> Excerpted passage:
▬▬▬

University of California Seal

Thomson Gunn

IN MEMORIAM

Thomson Gunn

Senior Lecturer in English, Emeritus

UC Berkeley

1929 – 2004

 

The renowned poet Thom Gunn, a former teacher of creative writing at the University of California, Berkeley, died April 25, 2004, of a heart attack at his home in San Francisco. He was 74.

 

A British expatriate educated formally at the University of Cambridge and Stanford University, Gunn emigrated to the West Coast in the 1950s, embraced the freedoms of the San Francisco counterculture, and made them the subject of much of his art. He taught at Berkeley from 1958 to 1966, gave up his tenured position in the Department of English (accounts say he “hated meetings”), then taught in the department as a lecturer for several decades, until 2000.

 

More rock star than professor in appearance, as one critic has described him, Gunn was a rigorous teacher with a larger-than-life persona in the classroom. David Gewanter, an associate professor of English at Georgetown University who earned his M.A. and Ph.D. at Berkeley, recalls a handsome and thin man with neatly pressed cowboy shirts, pointy boots, a small earring, and a massive tattoo on his forearm (“You’d see a bit of it, and never more”). “Thom was always polite, delighted at raucous jokes and banter, kept his silence but had a loud, boisterous voice…. He became a cult figure amongst the writers-manqué.”

 

Under his tutelage, students got “no free-verse circus,” but initially, at least, much “practice in strict verse forms” and encouragement in reaching for “clarity and spareness of poetic statement,” recalled Ralph Rader, professor emeritus of English. “His students appreciated his discipline and care and rated him very highly as a teacher.”

▬▬▬

> Excerpted records:
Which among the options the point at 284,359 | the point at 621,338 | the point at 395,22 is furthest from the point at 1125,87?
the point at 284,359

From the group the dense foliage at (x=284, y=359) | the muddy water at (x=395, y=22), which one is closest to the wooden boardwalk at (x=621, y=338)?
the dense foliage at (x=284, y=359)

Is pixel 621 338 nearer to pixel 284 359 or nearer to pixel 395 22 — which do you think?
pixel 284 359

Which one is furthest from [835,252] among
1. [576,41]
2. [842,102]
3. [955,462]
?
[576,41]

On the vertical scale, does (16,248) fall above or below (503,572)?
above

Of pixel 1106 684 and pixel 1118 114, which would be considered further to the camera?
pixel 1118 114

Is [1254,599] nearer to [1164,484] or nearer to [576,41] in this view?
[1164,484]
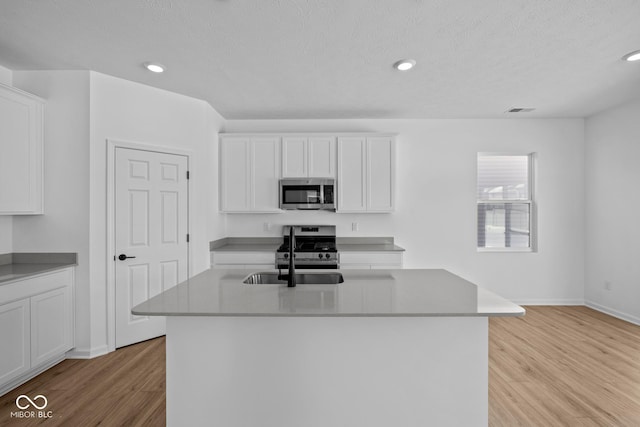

▬▬▬

> Exercise requirements: Continue the memorial tribute to poet Thom Gunn, picking up after its final sentence. The records were taken from a different source than the text.

> Response below:
 

At home with formal rhyme as well as free verse, Gunn wrote of themes common to most poets — family, nature, friends — but also about LSD, bikers, the gay bathhouse scene, AIDS, rock stars, and serial killers. His students, likewise, were free to address a full range of subjects, though never to “take advantage of human stories for aesthetic effects” or to “‘score points’ off of people’s problems,” Gewanter recalls.

 

Gunn was born in Kent, England, in 1929, to journalist parents who divorced when he was nine. Six years later, his mother committed suicide by inhaling gas — an event he wrote of decades later in an autobiographical poem, “The Gas Poker.” After completing the British equivalent of high school, Gunn did two years of required service in the British army and lived in Paris for six months. In 1950, then a student at Cambridge’s Trinity College, he published his first poem, in a student magazine, and met his life partner, Mike Kitay, an American.

 

Gunn moved to the West Coast in 1954 — the same year he published his first collection — to work on a master’s degree at Stanford. He was hired at Berkeley four years later. “His moderate workday habits were ‘balanced,’” says Gewanter, by “an entirely wild nightlife, one that poked holes in — or simply stabbed — the lineaments of bourgeois life.” He never owned a car and rode the “F” bus between campus and San Francisco, where he lived for years in a communal household in the Haight and hung out with bikers, “non-belongers,” and “odd men out” — people he “humanized and made loveable” in his writing, says fellow poet Phillip Levine.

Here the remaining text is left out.